Click to open blank staves [Tip: hold Ctrl and click a link to open it in a new tab. (Hide tip)] .

Discussion

Example 14 Reduced version of Example 13

Example 14 shows my solution. Do not worry if your result is not identical to mine. Here are some points at which you may have decided to analyse the melody slightly differently from my version.

  • You might have analysed the melody of the first bar differently, keeping the E as the second minim in the treble and omitting the G, or even keeping the C as a semibreve. These would not be straightforwardly wrong as analyses. My reason for hearing the melody as an ascent from C to G is based on large-scale lines in the whole of the phrase. The G is the highest consonant note of the bar, and I think this makes the ear connect this top G with the A that follows in bar 3, giving a smooth sense of line. This connection is indicated by the arrow in Example 14. The same consideration – the influence of large-scale lines – leads me to leave out the top C at the end of bar 3, as I mentioned when discussing types of arpeggiation in Section 3.4 above.

  • Similarly, you might have been tempted to write a minim G in the treble at bar 4. This would be more consonant than the F that follows it. Here, though, I think that the F is truly the main melodic note, because this analysis shows it to be part of a smooth descending line. In addition it forces us, by the very fact of being locally dissonant, to expect the resolution to E over C (which is the goal of the phrase) far more strongly. If you are able, you might like to try playing both versions.

  • You might also have written the semibreve descent A–G–F–E (bars 5–8) an octave lower. This is equally good, as the line occurs in both octaves, filled in by semiquaver runs. My reason for preferring the upper octave will become clear in a moment.

Your analytical reduction may have differed from mine in other ways. In any case, make sure that you understand the reasons why I have favoured the solution given as Example 14 before you continue.

This simple analysis presents a foreground analysis of these bars. The foreground, in analytical terms, means the consonant harmony that makes the actual notes of the musical surface make sense. The analysis also reveals something interesting that may not have been immediately apparent from your initial hearing of the work. In fact, the semiquaver passage (bars 5–8), which seems very different in gesture from the opening four-bar theme, is exactly the same in its underlying voice-leading as bars 3–4. In both cases, as the reduction reveals, there is a large line (which I have marked as motive ‘X’ in my suggested solution) moving downwards from the A, though G and F, to E. In bars 3–4, motive X is supported by the repeated bass note C (which moves down to B and back), and in bars 5–8 it is supported by a bass line which moves downwards in parallel tenths.
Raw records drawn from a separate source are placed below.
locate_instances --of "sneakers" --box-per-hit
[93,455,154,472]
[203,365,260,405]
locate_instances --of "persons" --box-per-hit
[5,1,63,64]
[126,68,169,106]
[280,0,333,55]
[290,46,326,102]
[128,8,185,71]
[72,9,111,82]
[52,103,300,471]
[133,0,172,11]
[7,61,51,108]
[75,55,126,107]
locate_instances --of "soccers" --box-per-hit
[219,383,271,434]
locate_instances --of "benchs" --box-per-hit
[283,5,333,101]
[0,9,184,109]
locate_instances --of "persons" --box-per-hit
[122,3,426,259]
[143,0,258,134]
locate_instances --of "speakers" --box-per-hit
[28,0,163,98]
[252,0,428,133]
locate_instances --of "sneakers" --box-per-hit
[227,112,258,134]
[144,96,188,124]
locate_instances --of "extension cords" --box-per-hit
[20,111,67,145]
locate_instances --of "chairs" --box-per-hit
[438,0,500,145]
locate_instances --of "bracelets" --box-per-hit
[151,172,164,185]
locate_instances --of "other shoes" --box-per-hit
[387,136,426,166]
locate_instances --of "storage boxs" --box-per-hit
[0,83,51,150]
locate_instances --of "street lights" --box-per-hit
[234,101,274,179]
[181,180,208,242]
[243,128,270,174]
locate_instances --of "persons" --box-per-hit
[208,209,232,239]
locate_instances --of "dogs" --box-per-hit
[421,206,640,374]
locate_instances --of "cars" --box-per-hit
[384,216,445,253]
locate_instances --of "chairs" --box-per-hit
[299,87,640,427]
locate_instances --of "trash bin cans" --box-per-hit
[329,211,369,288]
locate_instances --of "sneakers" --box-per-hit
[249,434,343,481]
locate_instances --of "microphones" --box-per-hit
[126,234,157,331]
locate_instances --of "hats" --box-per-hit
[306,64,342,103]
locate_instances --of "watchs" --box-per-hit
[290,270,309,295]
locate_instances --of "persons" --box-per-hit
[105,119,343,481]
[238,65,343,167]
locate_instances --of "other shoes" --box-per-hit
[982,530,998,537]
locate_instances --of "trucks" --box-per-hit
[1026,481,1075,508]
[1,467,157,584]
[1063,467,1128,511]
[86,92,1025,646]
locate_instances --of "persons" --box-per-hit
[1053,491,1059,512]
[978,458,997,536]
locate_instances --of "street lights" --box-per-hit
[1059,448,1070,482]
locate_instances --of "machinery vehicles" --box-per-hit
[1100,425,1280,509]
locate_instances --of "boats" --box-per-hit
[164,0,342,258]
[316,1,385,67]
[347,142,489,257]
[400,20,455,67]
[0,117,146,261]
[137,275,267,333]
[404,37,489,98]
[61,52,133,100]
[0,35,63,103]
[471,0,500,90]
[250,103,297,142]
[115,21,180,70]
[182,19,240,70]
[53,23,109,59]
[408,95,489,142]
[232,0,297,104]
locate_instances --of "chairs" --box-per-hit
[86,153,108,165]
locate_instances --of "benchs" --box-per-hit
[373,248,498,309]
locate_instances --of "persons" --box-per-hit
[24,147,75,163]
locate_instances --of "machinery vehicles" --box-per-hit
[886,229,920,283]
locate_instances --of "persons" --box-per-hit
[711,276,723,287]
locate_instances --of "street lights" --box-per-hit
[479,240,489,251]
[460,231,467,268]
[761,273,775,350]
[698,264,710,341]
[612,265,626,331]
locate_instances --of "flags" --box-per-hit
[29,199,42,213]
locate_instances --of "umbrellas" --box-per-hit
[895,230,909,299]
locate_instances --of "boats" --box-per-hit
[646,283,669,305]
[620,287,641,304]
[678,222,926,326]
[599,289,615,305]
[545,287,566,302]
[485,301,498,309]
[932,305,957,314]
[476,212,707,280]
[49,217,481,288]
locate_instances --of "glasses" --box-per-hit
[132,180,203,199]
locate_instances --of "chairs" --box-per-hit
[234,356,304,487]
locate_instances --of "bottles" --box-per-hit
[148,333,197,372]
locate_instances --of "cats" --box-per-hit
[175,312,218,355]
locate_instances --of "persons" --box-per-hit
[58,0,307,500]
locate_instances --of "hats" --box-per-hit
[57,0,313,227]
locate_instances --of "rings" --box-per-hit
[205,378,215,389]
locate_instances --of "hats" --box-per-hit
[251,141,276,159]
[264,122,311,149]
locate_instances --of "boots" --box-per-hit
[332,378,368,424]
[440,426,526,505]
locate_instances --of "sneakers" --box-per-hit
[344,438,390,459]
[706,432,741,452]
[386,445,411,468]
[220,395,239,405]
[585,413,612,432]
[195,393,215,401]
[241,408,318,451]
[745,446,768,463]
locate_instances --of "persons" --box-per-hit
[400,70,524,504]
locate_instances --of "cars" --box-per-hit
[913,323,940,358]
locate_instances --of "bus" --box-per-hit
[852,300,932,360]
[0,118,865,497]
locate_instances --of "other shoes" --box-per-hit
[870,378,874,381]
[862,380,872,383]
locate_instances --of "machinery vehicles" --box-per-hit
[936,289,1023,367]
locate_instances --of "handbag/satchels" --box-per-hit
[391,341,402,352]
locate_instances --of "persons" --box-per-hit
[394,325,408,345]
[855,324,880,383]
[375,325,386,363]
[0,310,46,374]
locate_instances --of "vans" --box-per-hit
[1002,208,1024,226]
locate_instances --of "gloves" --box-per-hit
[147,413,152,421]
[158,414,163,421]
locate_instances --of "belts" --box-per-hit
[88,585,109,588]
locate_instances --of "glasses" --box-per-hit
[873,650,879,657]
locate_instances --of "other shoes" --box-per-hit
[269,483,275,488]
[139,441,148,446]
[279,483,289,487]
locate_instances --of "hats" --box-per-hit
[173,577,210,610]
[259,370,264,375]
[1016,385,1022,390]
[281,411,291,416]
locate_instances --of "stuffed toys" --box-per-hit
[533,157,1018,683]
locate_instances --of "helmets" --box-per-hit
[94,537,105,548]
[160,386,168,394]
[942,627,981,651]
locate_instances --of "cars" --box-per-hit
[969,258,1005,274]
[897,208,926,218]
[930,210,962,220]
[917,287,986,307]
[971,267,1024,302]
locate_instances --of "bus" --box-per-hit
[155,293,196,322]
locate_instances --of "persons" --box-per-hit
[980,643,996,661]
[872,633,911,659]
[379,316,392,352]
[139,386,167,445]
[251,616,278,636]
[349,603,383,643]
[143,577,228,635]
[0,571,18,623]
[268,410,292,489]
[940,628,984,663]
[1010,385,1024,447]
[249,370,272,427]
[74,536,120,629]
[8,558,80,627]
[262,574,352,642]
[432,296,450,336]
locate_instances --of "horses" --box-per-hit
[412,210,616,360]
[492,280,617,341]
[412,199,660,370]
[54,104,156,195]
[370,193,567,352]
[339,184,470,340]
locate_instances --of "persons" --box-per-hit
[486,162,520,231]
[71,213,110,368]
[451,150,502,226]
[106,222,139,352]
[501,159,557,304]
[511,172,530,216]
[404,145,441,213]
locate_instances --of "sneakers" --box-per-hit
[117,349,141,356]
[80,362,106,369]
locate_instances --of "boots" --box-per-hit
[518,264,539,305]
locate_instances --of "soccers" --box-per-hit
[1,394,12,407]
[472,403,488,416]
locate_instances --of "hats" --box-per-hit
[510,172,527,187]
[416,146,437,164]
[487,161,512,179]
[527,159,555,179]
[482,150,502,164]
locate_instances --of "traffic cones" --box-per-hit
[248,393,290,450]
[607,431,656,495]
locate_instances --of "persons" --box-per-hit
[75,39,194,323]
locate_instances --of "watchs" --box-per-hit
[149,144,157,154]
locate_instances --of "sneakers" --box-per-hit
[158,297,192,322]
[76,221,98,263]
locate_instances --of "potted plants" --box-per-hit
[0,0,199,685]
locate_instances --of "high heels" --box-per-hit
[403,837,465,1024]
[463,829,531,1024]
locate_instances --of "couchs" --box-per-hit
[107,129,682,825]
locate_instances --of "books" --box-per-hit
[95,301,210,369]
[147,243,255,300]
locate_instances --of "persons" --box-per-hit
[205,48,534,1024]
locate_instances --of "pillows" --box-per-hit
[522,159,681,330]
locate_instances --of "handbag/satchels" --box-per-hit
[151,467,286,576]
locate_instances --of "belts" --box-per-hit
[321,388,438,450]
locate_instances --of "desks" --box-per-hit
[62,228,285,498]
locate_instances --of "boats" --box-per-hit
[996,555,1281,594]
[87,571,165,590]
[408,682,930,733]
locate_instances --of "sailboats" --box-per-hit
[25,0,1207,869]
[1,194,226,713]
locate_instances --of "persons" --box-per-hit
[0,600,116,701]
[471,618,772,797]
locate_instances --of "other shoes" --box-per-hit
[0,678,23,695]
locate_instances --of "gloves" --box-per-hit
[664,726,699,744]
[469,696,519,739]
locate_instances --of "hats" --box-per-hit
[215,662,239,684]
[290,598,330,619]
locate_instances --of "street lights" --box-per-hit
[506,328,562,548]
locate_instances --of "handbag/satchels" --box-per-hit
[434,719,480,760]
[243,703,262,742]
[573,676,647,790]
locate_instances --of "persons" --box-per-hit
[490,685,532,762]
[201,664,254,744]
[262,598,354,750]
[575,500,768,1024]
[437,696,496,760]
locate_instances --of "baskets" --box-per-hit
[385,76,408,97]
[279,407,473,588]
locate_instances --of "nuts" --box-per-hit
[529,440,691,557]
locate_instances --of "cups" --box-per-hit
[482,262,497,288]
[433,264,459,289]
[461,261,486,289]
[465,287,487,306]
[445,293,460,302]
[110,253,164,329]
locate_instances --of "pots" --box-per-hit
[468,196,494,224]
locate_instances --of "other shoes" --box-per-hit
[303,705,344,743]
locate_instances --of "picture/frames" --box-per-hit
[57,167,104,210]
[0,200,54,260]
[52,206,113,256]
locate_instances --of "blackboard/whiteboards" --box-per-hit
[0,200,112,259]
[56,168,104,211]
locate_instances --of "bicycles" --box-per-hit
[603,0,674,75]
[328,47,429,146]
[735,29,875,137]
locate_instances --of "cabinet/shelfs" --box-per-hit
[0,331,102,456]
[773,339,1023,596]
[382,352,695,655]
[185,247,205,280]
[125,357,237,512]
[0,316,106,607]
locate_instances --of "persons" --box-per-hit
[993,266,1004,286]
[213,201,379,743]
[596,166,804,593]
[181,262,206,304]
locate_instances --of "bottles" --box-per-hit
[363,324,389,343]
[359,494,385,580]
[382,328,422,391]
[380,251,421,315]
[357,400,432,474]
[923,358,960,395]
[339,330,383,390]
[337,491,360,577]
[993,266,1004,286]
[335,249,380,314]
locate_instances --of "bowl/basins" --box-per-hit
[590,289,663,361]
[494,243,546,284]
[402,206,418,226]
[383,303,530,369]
In effect, Mozart has produced a continuation of his first subject which is nothing less than a hidden variation, rhythmically augmented, of the linear motion of bars 3–4. I point this out at this stage to illustrate just how useful even the simplest voice-leading analysis can be in illuminating hidden aspects of a composer's style, and demonstrating hidden links between parts of a composition which may seem highly contrasted at the musical surface.